# Spaying advice



## Hannabelle (Apr 20, 2011)

Hi there,

Our female rabbit is nearly two and has just come into season for the first time. She's not dealing very well with it and we have been advised to get her spayed. She's been a very poorly bunny in the past and I'm worried that shes not strong enough to cope with an operation. Is it risky to let her have it? 

Also, she sprays (alot!!), makes a buzzing sound and circles peoples feet...apparently only male rabbits do this! Is our rabbit a little confused or do females usually do this too??

All advice will be appreciated, thanks :001_smile:


----------



## Guest (Apr 20, 2011)

By season do you mean she is having a phantom?
Rabbits don't have seasons as such, It is the act of mating that stimulates the doe to ovulate so that she is constantly ready to mate as soon as she has dropped a litter. 

2 isn't very old for a spay, but you say she has been ill in the past, what illness are you talking about?
As for the buzzing, it is because she is sexually mature and you are the object of her affections 

Personally I believe that spaying is very important with a doe as 80% of does contract uterine cancer by the age of 4 and then die a very slow and painful death  Also once she is spayed you will be able to get her a neutered friend so that she can live out the rest of her 10 years + being a happy content rabbit


----------



## Lil Miss (Dec 11, 2010)

im confused, what do you mean come into season?
rabbits do not come into season, they are induced ovulators, can you explain her symptoms?

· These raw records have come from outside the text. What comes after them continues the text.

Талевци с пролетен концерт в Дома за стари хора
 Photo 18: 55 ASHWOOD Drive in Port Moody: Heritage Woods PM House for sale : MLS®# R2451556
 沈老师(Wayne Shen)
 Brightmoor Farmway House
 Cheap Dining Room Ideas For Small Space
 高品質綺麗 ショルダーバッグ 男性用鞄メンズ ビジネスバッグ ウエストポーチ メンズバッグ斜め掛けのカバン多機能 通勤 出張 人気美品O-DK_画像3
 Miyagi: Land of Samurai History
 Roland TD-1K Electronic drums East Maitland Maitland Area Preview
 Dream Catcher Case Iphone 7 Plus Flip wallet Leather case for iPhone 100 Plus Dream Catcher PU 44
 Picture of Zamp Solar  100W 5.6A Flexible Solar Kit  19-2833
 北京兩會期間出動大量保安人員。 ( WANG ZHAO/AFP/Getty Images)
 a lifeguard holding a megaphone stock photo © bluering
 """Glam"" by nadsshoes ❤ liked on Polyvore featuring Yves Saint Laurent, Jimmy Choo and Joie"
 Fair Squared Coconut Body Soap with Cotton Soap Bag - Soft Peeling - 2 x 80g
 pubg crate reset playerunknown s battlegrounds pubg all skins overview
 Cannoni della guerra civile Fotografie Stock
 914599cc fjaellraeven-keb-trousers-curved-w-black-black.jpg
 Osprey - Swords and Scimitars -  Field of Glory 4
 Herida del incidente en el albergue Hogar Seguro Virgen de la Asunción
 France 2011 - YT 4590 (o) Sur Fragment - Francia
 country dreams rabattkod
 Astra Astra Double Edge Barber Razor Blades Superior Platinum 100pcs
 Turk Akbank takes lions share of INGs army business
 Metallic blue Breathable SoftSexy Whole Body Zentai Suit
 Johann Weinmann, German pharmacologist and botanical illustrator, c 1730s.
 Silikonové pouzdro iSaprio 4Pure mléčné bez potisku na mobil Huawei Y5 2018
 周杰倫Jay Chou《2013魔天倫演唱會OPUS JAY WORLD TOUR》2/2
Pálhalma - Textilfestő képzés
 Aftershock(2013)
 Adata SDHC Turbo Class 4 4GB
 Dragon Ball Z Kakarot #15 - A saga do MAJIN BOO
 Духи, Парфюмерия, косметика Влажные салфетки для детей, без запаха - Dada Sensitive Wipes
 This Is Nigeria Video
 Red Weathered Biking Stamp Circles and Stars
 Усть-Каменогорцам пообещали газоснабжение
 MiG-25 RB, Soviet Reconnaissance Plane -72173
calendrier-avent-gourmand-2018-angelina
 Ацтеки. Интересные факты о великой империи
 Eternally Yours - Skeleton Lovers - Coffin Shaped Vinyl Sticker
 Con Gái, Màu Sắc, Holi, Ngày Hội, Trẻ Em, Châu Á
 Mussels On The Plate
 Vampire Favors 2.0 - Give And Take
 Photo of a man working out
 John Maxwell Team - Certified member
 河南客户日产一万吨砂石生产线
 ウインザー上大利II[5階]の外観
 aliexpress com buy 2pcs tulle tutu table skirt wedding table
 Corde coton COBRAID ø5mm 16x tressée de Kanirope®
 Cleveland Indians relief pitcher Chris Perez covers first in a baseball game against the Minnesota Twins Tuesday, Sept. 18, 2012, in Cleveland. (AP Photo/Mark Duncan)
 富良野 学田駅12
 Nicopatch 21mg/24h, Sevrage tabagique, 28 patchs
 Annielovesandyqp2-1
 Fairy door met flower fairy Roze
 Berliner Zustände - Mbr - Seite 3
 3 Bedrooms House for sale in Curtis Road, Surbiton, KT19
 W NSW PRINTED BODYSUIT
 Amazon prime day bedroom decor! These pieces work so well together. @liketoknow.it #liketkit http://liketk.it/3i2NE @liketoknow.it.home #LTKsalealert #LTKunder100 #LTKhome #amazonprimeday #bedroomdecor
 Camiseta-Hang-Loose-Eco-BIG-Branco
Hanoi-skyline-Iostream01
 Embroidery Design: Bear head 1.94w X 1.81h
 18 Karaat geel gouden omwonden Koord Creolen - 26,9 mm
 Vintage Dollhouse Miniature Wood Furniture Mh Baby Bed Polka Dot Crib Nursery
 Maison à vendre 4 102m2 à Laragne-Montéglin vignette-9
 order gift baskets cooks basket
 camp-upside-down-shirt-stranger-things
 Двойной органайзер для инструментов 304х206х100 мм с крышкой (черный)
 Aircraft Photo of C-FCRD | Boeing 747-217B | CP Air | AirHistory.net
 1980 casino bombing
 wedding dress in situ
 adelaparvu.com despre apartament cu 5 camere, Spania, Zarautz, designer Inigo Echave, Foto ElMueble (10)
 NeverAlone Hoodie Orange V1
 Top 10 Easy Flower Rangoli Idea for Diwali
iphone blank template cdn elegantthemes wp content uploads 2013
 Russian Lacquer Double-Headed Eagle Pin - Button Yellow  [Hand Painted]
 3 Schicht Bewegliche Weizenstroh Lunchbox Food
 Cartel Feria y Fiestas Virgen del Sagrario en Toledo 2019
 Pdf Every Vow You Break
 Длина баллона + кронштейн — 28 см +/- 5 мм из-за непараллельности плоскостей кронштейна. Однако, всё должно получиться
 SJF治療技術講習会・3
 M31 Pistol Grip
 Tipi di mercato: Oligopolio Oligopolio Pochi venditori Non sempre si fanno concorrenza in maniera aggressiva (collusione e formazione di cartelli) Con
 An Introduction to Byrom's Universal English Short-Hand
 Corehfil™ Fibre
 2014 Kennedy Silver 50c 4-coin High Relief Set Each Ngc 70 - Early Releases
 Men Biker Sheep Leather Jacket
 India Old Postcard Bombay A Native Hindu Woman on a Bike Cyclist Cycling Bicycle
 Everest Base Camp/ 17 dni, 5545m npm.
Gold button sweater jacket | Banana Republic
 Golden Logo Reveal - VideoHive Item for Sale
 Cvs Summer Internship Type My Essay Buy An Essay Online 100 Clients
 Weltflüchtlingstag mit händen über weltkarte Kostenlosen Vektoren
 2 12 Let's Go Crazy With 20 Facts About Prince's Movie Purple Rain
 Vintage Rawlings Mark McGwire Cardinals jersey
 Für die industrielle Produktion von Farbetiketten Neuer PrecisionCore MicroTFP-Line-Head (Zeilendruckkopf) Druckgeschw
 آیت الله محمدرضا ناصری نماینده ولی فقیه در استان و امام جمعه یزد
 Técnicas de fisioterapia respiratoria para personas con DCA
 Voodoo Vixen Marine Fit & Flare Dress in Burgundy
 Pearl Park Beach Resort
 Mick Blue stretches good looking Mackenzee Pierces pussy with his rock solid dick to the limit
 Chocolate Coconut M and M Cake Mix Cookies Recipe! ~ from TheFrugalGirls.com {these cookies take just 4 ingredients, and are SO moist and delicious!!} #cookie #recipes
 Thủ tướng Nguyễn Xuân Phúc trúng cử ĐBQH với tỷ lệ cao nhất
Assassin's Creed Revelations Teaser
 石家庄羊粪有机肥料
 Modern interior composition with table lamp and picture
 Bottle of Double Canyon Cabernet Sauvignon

as for the risk of a spay, it is actually much more risky not to spay her 80% of all female rabbits will develop uterine cancer by the age of just 5.
i have a 2 year old with suspected uterine cancer (ex breeder stock), it could have been prevented by getting her spayed 

spays are pretty routine procidures, aslong as she is over 1K in weight she should be fine, just make sure you have a good bunny savy vet.

how was she ill in the past?

as for the spraying and buzzing, it is more a male thing, but does with very high hormone levels have been known to too.


----------



## purple_x (Dec 29, 2010)

My mums little female bunny does the buzzing sound and constantly runs round peoples feet (usually mine!)
Luckily she has just about reached 1kg (she's a tiny nethi) and she's 6months old so she is going for her spay in 2 weeks time and will have her husbun by the end of the year, yay!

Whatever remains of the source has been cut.